Please stop Talking!

Before my burnout, I had quite a lot of talking people around me.  Both at work (teacher) and  privately but also at my running group, there was a lot of talking.  The result was that I was very aware of what was going on with everyone. People told me that they could easily come to me and that they felt that they could also share a lot of personal matters with me.  For some people I was a kind of Dr. Phill, a place where you could tell your story.

That was not a problem before the burnout.  I thought that was pretty fun. It had something social, people came to me for a chat or just to chat.  Turned around, I also looked for people to chat with. At the coffee machine in the hallway, in the staff room, on our son’s rugby field, etc.

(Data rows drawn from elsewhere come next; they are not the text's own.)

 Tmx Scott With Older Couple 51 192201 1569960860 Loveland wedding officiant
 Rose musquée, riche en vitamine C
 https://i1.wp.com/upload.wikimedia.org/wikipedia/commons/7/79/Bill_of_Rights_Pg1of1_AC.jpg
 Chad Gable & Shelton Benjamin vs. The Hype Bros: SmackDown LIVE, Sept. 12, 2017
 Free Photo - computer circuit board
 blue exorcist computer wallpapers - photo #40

During the burnout, that changed. I couldn’t stand it very well anymore.  I even found it annoying and tiring.  Talking and especially listening suddenly turned out to be extremely taxing. I had to pay close attention to what was being said and often I had to / wanted to say something back. After which something new was said. It became completely tiring when several people started talking to each other, that was impossible to follow.

I also found most conversations far too long, noisy, and pointless. So not only was that exhausting, but I also got annoyed.

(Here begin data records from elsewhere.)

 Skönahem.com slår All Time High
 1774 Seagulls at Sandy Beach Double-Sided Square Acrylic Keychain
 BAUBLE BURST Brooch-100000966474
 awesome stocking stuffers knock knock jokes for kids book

Finally, I noticed that many conversations did not let me go. When people told me something, I often felt the need to do something with it. Or that I had an opinion about it, vicariously angry, annoyed, you name it.  So, I was also watching with an annoying feeling.

Own experience

When people came to visit, I could only keep it up for a short time. Often I withdrew after 10/ 15 minutes. I also found TV programs taxing. All the time news, talk shows, both on radio and TV, I didn’t care.

 

The team meetings and consultations were extremely taxing. They lasted far too long and constantly people were speaking, had an opinion, liked it. Terrible.

I even left the meeting once, saying: I am not pulling this now. Just out of self-protection.

 

I also thought more and more often: why are you telling me this, what do I care about and am I the only one to whom you tell this or are there more people, do you also talk about me with others …?

 

So, the talking post (which I had apparently become), which everyone just started talking to, it didn’t work anymore.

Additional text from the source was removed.